Southampton Corporation
This brings us to Southampton Corporation. Again, an early trial in the 1950's with some of the Guy Arab LUF single deckers, with a similar configuration to Hants & Dorset’s Bristol LSs, but with standee facilities and fewer seats, was abandoned fairly quickly, and the vehicles converted to a conventional fully seated configuration with a single door.

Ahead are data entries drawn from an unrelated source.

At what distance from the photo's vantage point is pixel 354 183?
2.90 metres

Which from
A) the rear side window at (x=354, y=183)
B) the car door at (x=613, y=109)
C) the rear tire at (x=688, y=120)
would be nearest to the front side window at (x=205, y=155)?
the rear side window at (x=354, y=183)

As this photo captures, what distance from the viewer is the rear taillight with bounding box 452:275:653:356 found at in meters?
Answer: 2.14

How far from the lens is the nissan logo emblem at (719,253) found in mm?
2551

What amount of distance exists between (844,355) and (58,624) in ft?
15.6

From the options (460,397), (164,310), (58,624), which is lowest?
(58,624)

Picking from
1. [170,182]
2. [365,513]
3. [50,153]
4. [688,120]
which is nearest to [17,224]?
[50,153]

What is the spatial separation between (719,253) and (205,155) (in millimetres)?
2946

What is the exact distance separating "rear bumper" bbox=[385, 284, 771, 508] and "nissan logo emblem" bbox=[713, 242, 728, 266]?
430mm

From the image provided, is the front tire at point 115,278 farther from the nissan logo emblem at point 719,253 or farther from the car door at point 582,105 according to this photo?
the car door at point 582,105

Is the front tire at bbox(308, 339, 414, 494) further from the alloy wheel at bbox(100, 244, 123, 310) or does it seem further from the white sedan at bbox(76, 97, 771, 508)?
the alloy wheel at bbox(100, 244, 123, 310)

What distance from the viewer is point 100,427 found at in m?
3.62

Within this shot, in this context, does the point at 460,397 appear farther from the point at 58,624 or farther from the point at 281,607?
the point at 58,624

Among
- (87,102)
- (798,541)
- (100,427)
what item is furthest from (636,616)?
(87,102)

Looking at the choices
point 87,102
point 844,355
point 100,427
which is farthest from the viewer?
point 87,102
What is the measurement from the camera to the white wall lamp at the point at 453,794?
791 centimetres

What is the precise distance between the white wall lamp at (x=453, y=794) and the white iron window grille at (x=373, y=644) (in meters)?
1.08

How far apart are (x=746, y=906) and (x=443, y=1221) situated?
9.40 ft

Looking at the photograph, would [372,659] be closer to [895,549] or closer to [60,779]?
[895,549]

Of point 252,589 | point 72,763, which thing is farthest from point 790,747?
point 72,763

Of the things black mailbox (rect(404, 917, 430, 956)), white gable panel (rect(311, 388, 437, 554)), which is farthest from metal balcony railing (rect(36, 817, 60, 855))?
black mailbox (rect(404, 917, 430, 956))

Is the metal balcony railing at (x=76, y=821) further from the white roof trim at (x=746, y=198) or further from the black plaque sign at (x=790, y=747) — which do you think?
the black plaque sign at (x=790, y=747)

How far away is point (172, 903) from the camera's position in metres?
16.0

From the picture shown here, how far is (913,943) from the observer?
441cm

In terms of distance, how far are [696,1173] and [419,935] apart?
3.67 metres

As with H&D, a dual door revival occurred in the second half of the sixties with 10 AEC Swifts. These were 36ft long, and the dual doors to some extent followed the fashion of the day, but logic again seems to have been absent from the thinking, as deliveries of Atlanteans started shortly after the first Swifts, but these were all conventional single door 76 seaters. The doorway widths of the Swifts and Atlanteans were similar, so the potential improvement in stop dwell times with the Swifts must have been considerable - but to what point, given that they only had 47 seats (+19 standing)? Was it simply the extra length that justified an extra doorway? Again, not really logical, as the walking distance from most of the seats on the upper deck of a double decker to the doorway must be more than from the rear of a long single decker. In any event, the Swifts were not a success in various respects, and when further single deckers were required a couple of years later, 33ft long Seddon RUs were chosen, with single doors.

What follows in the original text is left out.